Set down each record below exactly as it stands. Pictures are not part of the copy.
****
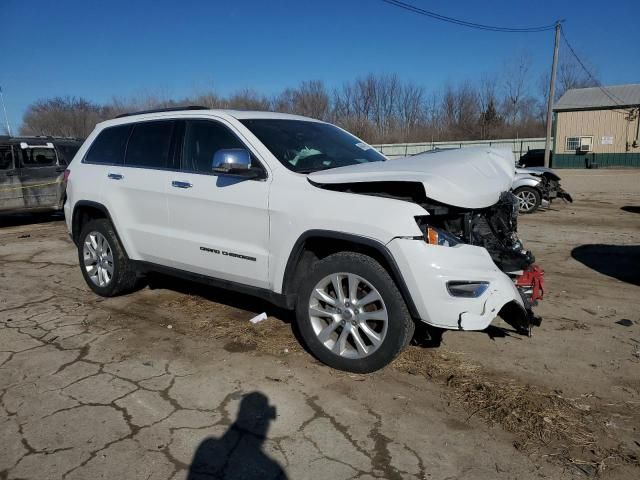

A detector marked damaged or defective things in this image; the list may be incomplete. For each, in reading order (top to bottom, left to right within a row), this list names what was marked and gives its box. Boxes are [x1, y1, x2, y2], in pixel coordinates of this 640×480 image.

cracked concrete lot [0, 171, 636, 478]
crumpled hood [308, 145, 516, 207]
damaged front end of suv [310, 148, 544, 336]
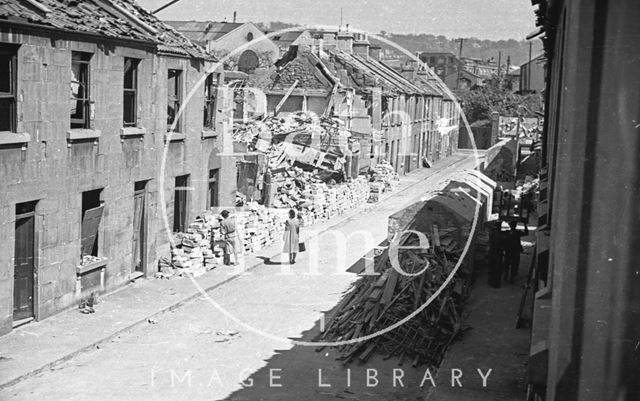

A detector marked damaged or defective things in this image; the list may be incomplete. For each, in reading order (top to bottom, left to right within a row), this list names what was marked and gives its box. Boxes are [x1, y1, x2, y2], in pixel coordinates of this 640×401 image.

damaged roof [0, 0, 210, 58]
broken window [0, 44, 18, 132]
broken window [70, 51, 92, 129]
broken window [122, 57, 139, 126]
broken window [202, 72, 218, 127]
broken window [81, 188, 104, 258]
broken window [172, 174, 188, 233]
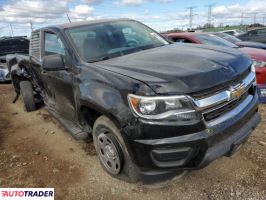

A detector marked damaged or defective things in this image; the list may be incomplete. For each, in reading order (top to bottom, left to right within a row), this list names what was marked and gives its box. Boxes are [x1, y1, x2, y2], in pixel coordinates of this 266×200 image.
****
[Response to the task]
A detector marked damaged or defective things in this image; the list may be incomplete. For each, in reading order (top to bottom, left to right within a row), this list names what was marked and gives its box. Boxes are [x1, y1, x2, y2], in pixel coordinates of this 640×480 image.

cracked concrete lot [0, 171, 636, 478]
crumpled hood [308, 145, 516, 207]
damaged front end of suv [310, 148, 544, 336]

A detector marked damaged or defective things in this image; the list may be incomplete. For each, in reading order (top to bottom, left to right within a row), this list names what was marked and gives its box. Boxes are [x1, y1, x2, y2], in pixel coordinates of this 640×401 image.

damaged roof [0, 0, 210, 58]
broken window [0, 44, 18, 132]
broken window [70, 51, 92, 129]
broken window [122, 57, 139, 126]
broken window [202, 72, 218, 127]
broken window [81, 188, 104, 258]
broken window [172, 174, 188, 233]

A detector marked damaged or defective things in this image; the list may be incomplete. For each, in reading order (top to bottom, left to right within a row), this list names what was marked and gives its box. Boxes are [x1, y1, x2, y2], in pixel coordinates of this 266×200 image.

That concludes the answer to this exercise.